Potential employees in Florida are currently required to present two forms of ID, a birth certificate, passport or green card, which employers can accept on good faith. “The documentation that our employees provide we have to accept at face value,” Tony DiMare of DiMare Farms told the Florida Roundup on National Public Radio.
“We go through all the rigors that are required by the federal government when we employ our people. That’s not our job as an employer to scrutinize and potentially discriminate against any potential employee,” he added.
Di Mare and others say they are all for securing the nation’s borders. “But it should not be the employer’s responsibility to go beyond it. That’s the federal government’s responsibility, that is not for an individual employer to do.”
DeSantis earlier this month hailed Florida’s low unemployment rate which is down to three percent, the lowest in almost 50 years.
But business associations warn it’s now so low they are having trouble filling jobs. “With the level of employment where we are right now, implementing a program like this …would cause devastating effect to a lot of industries and it would be detrimental economically long term and short term,” said DiMare.
An estimated 425,000 unauthorized immigrants, about seven percent of the population, reside in the greater Miami-Fort Lauderdale-West Palm Beach area alone, according to the Pew Research Center.
Rather than cracking down on undocumented workers, DiMare and others say the government needs to create a guest worker program to address the labor shortage.

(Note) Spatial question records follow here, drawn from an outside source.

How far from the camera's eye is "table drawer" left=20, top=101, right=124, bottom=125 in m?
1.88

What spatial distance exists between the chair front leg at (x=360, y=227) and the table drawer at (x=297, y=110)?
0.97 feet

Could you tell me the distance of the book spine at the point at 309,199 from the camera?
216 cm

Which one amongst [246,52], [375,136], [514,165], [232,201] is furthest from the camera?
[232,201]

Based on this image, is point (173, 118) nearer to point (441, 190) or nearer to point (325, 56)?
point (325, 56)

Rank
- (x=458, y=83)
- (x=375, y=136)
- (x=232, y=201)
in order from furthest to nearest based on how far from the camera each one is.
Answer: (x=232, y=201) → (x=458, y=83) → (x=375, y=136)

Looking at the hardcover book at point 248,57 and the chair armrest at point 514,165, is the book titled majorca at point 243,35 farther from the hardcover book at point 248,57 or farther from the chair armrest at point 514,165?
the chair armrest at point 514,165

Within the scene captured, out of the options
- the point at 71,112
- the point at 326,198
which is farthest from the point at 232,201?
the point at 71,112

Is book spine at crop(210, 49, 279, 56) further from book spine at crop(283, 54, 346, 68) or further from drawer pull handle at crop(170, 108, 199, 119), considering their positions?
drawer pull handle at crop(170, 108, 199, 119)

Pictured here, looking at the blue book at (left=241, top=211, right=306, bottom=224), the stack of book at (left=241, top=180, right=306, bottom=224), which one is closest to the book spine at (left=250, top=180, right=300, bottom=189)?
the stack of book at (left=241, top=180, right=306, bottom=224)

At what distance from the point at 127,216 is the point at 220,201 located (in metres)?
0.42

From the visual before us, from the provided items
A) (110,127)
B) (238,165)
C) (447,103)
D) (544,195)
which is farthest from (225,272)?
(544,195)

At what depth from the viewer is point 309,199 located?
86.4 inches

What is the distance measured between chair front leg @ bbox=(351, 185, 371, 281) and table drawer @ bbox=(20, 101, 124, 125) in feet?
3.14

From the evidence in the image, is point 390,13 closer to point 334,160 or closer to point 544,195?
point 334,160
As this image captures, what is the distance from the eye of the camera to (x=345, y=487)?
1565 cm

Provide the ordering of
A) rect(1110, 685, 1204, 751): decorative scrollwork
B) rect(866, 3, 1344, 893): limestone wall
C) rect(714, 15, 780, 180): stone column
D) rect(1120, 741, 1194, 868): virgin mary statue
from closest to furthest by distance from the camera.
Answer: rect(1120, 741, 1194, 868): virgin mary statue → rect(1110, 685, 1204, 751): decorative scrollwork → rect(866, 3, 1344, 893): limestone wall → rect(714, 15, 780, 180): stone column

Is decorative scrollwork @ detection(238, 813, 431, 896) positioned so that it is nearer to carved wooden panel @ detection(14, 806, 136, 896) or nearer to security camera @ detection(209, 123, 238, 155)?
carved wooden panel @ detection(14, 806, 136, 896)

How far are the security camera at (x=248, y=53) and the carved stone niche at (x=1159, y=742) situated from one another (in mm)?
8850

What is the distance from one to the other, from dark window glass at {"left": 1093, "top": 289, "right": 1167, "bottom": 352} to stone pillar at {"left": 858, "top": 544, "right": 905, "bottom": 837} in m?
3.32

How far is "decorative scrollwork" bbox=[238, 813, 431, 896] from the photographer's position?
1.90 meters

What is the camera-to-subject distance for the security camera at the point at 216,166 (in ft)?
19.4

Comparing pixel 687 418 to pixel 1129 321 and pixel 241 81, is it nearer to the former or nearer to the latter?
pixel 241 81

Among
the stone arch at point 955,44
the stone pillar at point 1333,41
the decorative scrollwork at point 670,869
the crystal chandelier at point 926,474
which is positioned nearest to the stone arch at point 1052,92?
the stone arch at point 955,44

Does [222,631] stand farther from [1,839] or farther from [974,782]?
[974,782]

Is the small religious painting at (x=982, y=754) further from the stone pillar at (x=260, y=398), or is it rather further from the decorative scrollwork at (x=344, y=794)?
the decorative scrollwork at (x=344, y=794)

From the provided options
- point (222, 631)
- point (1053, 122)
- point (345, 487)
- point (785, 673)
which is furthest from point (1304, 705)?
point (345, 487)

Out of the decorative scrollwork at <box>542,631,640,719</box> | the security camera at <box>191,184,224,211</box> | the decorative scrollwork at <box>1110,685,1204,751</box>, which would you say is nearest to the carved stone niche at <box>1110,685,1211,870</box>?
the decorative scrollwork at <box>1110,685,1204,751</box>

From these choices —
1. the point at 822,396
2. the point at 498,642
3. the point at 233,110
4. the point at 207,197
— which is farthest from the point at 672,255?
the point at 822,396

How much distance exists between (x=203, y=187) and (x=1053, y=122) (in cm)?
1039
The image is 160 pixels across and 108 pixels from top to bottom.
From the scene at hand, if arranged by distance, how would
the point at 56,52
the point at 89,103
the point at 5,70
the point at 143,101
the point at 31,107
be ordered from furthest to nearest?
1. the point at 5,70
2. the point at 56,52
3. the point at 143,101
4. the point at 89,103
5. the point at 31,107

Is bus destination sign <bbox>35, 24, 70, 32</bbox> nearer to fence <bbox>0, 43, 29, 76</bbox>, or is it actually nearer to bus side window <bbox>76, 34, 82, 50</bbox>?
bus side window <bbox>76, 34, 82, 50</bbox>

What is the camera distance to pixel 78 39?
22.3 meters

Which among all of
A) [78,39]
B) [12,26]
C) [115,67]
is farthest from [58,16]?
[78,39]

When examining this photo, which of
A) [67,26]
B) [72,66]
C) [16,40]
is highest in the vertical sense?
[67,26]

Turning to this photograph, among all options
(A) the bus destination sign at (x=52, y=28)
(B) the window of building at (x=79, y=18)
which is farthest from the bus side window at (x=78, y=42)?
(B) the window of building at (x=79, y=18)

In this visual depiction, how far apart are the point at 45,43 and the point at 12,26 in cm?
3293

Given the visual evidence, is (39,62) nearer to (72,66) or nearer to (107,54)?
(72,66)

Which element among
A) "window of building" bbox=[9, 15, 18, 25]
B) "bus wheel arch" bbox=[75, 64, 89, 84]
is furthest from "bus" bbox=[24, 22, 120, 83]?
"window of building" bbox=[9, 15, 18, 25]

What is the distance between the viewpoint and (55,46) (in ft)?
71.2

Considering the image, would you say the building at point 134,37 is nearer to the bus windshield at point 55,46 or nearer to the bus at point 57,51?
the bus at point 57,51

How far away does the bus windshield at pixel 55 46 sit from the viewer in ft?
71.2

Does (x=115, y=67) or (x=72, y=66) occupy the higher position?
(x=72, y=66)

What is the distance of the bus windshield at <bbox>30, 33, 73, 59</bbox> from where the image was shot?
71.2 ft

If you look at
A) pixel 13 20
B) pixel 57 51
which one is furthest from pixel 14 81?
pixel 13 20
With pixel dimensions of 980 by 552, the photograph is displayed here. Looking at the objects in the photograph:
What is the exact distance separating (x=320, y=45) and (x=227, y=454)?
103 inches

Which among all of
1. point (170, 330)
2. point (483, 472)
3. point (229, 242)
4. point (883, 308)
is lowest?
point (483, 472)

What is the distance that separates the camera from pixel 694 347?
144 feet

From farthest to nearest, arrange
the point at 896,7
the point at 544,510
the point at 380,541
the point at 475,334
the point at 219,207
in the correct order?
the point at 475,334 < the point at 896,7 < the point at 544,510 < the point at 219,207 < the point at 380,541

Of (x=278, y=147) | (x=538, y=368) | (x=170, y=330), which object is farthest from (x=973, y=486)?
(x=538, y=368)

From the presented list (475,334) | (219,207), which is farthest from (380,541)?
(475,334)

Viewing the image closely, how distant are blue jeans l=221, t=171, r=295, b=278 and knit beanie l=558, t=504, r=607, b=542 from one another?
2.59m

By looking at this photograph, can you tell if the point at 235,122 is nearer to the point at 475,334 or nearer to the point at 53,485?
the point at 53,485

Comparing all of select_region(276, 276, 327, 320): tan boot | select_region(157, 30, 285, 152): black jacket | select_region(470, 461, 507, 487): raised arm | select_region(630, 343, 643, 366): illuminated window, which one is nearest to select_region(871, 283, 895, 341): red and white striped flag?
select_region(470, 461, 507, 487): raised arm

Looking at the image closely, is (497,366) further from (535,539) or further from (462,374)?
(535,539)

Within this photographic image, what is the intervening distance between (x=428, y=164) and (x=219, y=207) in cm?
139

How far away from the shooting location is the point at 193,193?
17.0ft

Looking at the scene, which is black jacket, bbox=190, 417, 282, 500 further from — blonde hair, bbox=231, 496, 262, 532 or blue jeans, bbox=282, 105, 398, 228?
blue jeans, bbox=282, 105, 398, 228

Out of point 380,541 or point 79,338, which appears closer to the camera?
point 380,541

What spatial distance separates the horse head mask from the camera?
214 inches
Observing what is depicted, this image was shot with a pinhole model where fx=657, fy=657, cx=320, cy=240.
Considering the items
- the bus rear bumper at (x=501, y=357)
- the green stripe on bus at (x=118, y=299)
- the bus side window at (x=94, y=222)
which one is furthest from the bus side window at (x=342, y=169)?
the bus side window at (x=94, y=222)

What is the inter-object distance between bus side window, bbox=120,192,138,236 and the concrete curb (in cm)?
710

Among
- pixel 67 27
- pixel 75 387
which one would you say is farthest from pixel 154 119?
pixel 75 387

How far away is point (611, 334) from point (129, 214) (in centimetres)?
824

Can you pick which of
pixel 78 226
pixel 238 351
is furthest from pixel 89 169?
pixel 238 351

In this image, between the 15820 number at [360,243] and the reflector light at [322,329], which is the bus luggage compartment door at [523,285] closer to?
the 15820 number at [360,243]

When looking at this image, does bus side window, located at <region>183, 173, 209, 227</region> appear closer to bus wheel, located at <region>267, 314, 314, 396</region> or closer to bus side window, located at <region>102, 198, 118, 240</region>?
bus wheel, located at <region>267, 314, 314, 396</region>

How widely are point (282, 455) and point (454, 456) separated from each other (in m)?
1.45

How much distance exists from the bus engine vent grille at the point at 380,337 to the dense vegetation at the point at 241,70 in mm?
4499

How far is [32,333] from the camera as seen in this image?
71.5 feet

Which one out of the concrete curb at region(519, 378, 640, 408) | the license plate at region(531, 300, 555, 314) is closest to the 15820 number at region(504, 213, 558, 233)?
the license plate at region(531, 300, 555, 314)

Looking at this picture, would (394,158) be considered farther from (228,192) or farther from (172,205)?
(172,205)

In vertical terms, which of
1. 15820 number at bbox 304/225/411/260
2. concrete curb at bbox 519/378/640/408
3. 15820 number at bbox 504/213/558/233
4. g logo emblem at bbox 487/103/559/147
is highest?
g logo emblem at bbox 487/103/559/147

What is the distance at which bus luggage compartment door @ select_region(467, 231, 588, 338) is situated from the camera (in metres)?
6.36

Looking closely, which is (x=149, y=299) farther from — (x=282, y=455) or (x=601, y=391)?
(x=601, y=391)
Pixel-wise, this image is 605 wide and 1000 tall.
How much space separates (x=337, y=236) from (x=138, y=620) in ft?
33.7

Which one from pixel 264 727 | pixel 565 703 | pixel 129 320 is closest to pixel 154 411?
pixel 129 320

Republican leaders in the legislature have refused to endorse the DeSantis-backed bill. On Monday, the party voted reluctantly to endorsed E-Verify via conference call, though only after the Governor’s office lobbied members, according to Politico.
Critics accuse DeSantis of using E-Verify to look tough on immigration to please the pro-Trump base of the party. “It makes him look tough, but it achieves very little,” said Alex Nowrasteh, director of immigration studies at the Cato Institute, a free market think tank which opposes excessive government regulation.
The governor’s spokesperson, Helen Aguirre Ferré, did not return a message seeking comment on the division in the party.
Republican supporters of E-Verify accuse party leaders of pandering to big business, and political donors. Opponents of the bill were “weak-kneed Republicans more focused on special interests than Florida workers,” said Florida congressman Matt Gaetz, an outspoken supporter of Trump on Fox News, wrote in an opinion article published by the Tallahasee Democrat.
Supporters of E-Verify deny the claims of technical issues saying it’s a simple process that checks applications quickly and efficiently.
However, others say the system is far from infallible and even though it catches fake documents it can still be fooled with real identify documents that are borrowed or stolen. It also requires the creation of a new tier of state bureaucracy to audit companies to make sure the law is being enforced.
Few states have created enforcement mechanisms and compliance varies from state to state. E-Verify has had most success in Georgia, with 94 percent of hires screened between July 2016 and June 2017, according to a study by the Pew Charitable Trust.
In Arizona the state legislature created a ‘Business Death Penalty’ to punish those caught not using E-Verify. But in practice it only has a 60 percent compliance rate. In Mississippi only 45 percent of new hires were screened by E-Verify, according to the Pew study.
In South Carolina violators can have their business license suspended if they fail an audit, but the state still only had a 53 percent compliance rate in 2017.
“People have been saying E-Verify is a silver bullet that will solve everything. But no-one’s called them on it. It’s an exercise in futility,” said Nowrasteh, who predicted it will only increase identity fraud.
“It’s like spinning your wheels in the mud until you run out of gas. You won’t crash into anything, but you aren’t going anywhere either,” he said.